# Heeling with Distraction



## krandall (Jun 11, 2009)

Thought those of you who are working with your dogs in formal obedience would be interested in this exercise we've been doing in class and at home.

The idea is that you put all kinds of containers of food, smelly shoes and/or toys... whatever your dog finds distracting in the area where you will practice your heeling. Then you start heeling, KNOWING that the dog is going to take off to investigate all that interesting stuff. You just keep walking slowly, saying NOTHING and wait for them to either come back to you, or at least "check in" visually. At that point you tell them what a good dog they are. When they will heel at least a few steps with you, you reward.

When we first tried this in class, it probably took Kodi 2 minutes to give up on the containers and come back to me. I was told that some dogs in the class before mine took WAY longer than that!  BUT... when it was our turn to try it again, later in the class, Kodi took one glance at the containers and chose me instead. That pattern was true with ALL the dogs. EVERY ONE of them did much better on the second trial.

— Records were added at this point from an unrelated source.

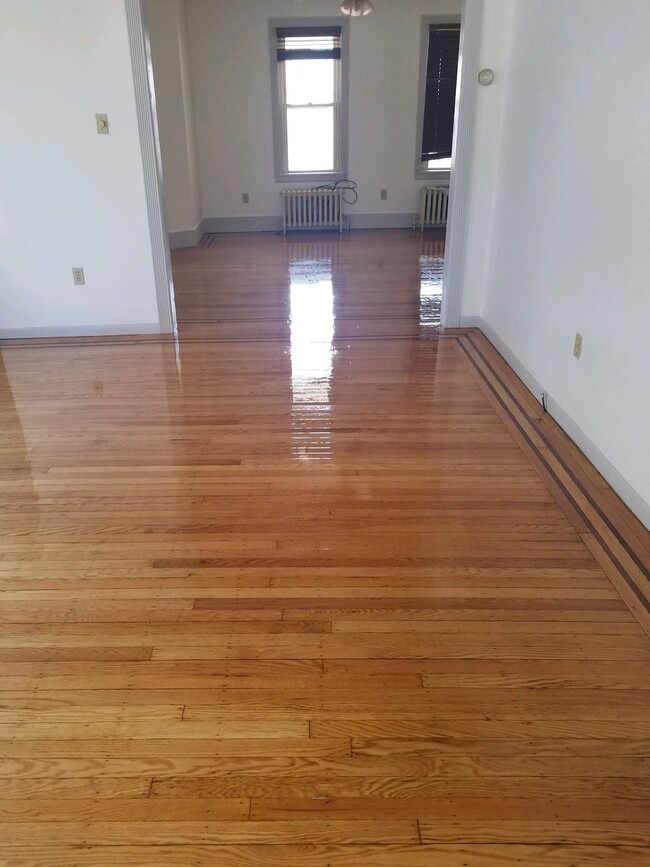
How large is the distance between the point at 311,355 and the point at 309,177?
4.90 meters

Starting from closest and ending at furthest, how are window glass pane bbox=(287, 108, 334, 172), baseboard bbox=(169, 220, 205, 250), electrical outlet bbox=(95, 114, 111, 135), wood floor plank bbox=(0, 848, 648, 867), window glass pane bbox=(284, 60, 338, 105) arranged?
wood floor plank bbox=(0, 848, 648, 867)
electrical outlet bbox=(95, 114, 111, 135)
baseboard bbox=(169, 220, 205, 250)
window glass pane bbox=(284, 60, 338, 105)
window glass pane bbox=(287, 108, 334, 172)

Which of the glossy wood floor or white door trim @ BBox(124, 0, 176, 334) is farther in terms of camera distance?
white door trim @ BBox(124, 0, 176, 334)

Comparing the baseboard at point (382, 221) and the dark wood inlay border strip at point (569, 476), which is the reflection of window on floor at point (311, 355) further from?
the baseboard at point (382, 221)

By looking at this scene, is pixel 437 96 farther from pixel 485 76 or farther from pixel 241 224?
pixel 485 76

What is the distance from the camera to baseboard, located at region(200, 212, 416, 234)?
8508mm

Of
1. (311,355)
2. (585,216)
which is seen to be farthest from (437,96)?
(585,216)

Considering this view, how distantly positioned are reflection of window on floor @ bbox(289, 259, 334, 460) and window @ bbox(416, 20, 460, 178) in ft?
8.88

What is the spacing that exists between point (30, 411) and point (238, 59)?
600 centimetres

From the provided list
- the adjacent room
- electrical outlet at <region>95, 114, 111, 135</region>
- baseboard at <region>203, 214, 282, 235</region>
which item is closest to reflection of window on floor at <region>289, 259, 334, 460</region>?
the adjacent room

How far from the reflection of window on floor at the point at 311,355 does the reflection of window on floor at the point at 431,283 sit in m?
0.74

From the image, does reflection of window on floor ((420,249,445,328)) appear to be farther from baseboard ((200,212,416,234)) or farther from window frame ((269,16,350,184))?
window frame ((269,16,350,184))

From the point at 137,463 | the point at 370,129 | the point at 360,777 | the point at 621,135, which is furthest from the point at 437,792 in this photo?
the point at 370,129

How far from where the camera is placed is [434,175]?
8.45 metres

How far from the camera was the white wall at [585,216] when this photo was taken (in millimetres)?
2521
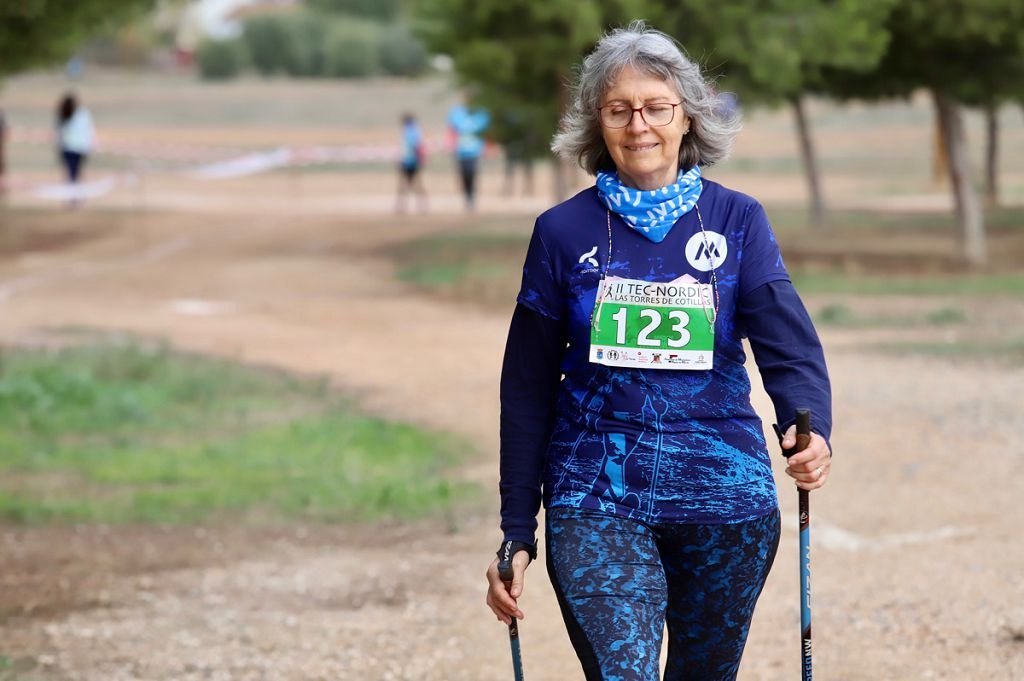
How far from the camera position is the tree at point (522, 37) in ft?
57.4

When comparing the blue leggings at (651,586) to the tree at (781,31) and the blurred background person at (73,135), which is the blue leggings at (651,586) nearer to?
the tree at (781,31)

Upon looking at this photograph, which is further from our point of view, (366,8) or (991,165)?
(366,8)

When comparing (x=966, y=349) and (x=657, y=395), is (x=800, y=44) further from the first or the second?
(x=657, y=395)

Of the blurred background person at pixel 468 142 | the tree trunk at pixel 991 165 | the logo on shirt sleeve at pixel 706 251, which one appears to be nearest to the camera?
the logo on shirt sleeve at pixel 706 251

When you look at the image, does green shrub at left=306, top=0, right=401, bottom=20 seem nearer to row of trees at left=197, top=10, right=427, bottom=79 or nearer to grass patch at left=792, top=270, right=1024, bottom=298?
row of trees at left=197, top=10, right=427, bottom=79

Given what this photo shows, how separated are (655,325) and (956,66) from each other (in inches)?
688

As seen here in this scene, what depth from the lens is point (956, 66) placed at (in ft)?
65.2

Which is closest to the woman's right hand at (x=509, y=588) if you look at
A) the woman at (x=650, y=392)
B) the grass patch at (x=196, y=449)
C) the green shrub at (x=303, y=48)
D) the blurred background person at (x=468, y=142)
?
the woman at (x=650, y=392)

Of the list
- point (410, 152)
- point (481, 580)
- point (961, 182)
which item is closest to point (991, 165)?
point (961, 182)

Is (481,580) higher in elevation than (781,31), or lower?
lower

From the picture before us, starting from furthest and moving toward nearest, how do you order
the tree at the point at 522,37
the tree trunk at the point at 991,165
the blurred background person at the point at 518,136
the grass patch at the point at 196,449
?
the tree trunk at the point at 991,165, the blurred background person at the point at 518,136, the tree at the point at 522,37, the grass patch at the point at 196,449

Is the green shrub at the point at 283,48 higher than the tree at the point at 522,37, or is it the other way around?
the tree at the point at 522,37

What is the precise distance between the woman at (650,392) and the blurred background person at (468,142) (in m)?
24.1

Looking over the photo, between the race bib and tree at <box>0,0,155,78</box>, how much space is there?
26.8ft
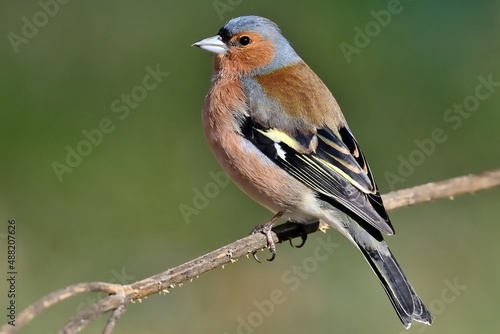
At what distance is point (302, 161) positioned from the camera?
3.71m

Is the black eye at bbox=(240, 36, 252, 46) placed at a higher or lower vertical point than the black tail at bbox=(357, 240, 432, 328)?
higher

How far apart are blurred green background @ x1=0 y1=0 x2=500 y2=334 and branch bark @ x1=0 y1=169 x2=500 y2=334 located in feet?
A: 4.70

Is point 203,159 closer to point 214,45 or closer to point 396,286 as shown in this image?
Answer: point 214,45

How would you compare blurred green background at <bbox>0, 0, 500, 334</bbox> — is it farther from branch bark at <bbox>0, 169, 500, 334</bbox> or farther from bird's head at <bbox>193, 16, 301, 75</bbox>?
bird's head at <bbox>193, 16, 301, 75</bbox>

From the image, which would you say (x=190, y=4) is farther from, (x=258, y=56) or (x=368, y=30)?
(x=258, y=56)

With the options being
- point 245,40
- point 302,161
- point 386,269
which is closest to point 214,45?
point 245,40

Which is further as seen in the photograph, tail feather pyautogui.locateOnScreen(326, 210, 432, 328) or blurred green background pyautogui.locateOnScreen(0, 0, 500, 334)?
blurred green background pyautogui.locateOnScreen(0, 0, 500, 334)

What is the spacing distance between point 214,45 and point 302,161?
950 mm

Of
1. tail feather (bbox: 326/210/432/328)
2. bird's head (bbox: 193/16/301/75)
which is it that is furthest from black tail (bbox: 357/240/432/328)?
bird's head (bbox: 193/16/301/75)

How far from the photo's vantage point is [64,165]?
5668 mm

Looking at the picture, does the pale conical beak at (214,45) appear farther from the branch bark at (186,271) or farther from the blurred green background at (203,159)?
the blurred green background at (203,159)

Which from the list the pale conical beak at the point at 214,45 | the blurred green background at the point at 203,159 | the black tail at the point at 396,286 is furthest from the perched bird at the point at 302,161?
the blurred green background at the point at 203,159

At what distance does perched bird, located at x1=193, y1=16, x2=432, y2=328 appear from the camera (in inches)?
137

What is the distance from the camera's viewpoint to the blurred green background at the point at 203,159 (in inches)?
199
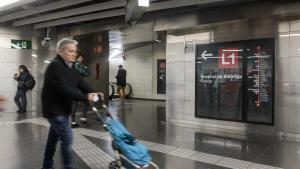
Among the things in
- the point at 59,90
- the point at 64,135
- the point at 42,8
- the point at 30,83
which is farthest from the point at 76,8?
the point at 64,135

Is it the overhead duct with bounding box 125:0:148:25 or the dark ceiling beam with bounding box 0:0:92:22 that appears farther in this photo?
the dark ceiling beam with bounding box 0:0:92:22

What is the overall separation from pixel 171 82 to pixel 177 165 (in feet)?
14.7

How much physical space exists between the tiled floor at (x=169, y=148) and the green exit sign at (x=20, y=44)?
12.7 ft

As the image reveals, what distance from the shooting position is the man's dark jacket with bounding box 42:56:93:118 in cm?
396

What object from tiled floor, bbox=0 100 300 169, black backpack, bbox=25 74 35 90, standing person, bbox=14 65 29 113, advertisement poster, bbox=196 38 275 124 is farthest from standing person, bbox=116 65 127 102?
advertisement poster, bbox=196 38 275 124

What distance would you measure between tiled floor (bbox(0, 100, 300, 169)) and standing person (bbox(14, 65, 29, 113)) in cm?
281

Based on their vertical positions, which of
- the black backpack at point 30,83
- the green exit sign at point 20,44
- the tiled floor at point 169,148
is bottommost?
the tiled floor at point 169,148

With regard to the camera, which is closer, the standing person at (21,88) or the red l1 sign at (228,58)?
the red l1 sign at (228,58)

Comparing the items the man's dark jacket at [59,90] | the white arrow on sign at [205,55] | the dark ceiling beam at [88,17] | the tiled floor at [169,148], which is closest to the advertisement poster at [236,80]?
the white arrow on sign at [205,55]

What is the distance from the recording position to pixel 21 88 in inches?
452

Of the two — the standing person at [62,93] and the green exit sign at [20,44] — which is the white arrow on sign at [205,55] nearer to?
the standing person at [62,93]

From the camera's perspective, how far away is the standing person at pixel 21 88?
1141 cm

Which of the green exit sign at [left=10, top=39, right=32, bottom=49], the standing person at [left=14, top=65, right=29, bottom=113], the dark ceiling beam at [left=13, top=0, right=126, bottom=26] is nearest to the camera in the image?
the dark ceiling beam at [left=13, top=0, right=126, bottom=26]

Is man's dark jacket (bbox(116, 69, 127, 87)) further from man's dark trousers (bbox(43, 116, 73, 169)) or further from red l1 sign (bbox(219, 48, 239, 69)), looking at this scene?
man's dark trousers (bbox(43, 116, 73, 169))
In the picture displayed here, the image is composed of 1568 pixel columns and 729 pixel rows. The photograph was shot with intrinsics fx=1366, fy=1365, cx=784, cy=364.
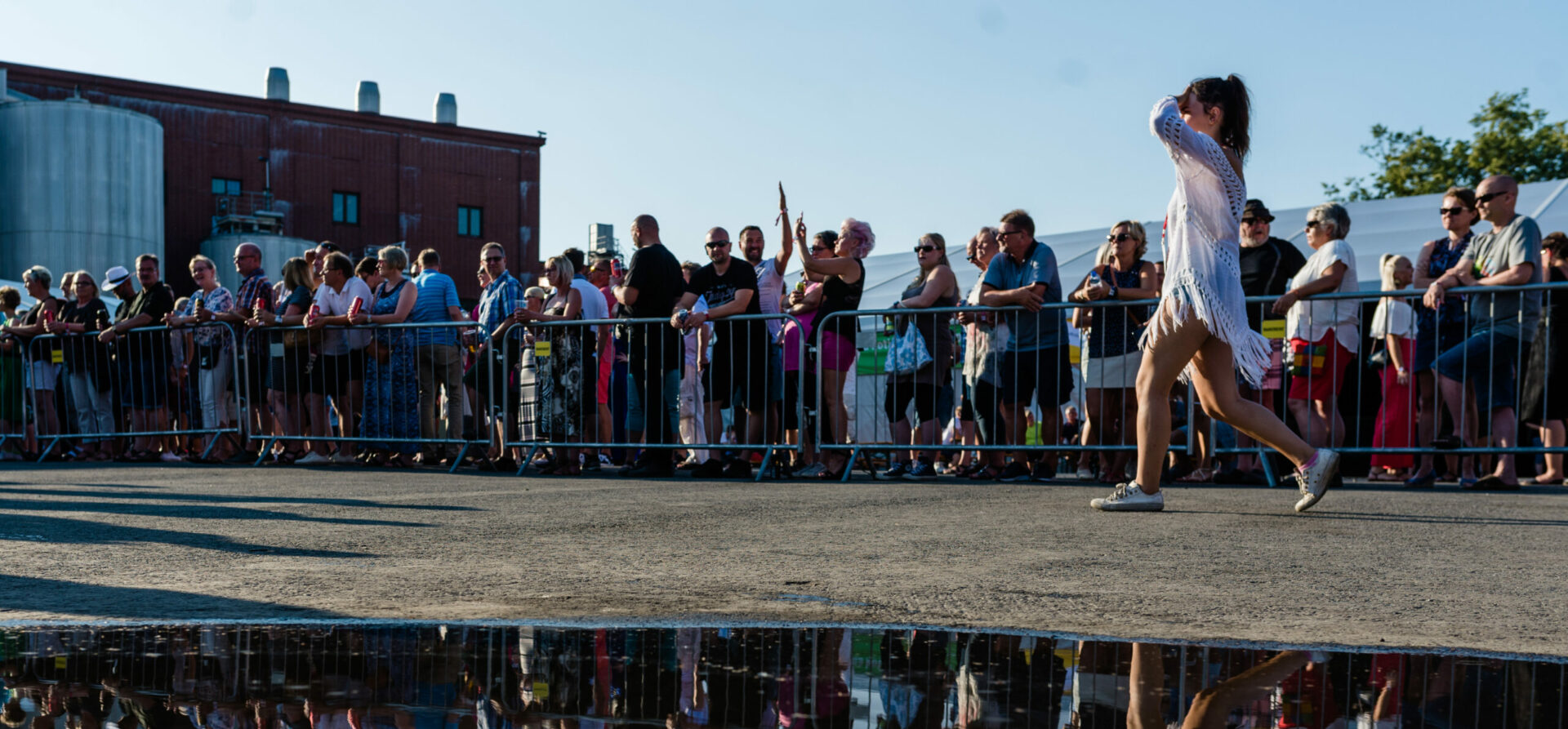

So now we are practicing it all over the place. He's gotten really good at it in class, (we even do recalls down through the middle of all the stuff) and in the house. Here is a video of us doing it on the driveway for the first time. (last week was WAY too hot to work out there!!!) Besides the food containers and shoes, I set up the offset figure 8 exercise from Rally (two food bowls with food in them, but covered with mesh so the dog can't get into the food, and two cones)


----------



## Regina (Mar 9, 2013)

Karen,...I am speechless!!! What a good dog he is!! What did you have as a reward treat filet mignon!!


----------



## LexiBoo (Nov 20, 2008)

Wow! Way to go, Kodi!


----------



## sandypaws (Aug 8, 2012)

Great stuff again K & K. What a good boy you are Kodi and oh so smart.:juggle:


----------



## krandall (Jun 11, 2009)

Regina said:


> Karen,...I am speechless!!! What a good dog he is!! What did you have as a reward treat filet mignon!!


It was just cheese.


----------



## Ruthiec (Jun 18, 2013)

Wow Karen that's amazing. I'm so impressed with how well trained Kodi is - and obviously loving every minute of it.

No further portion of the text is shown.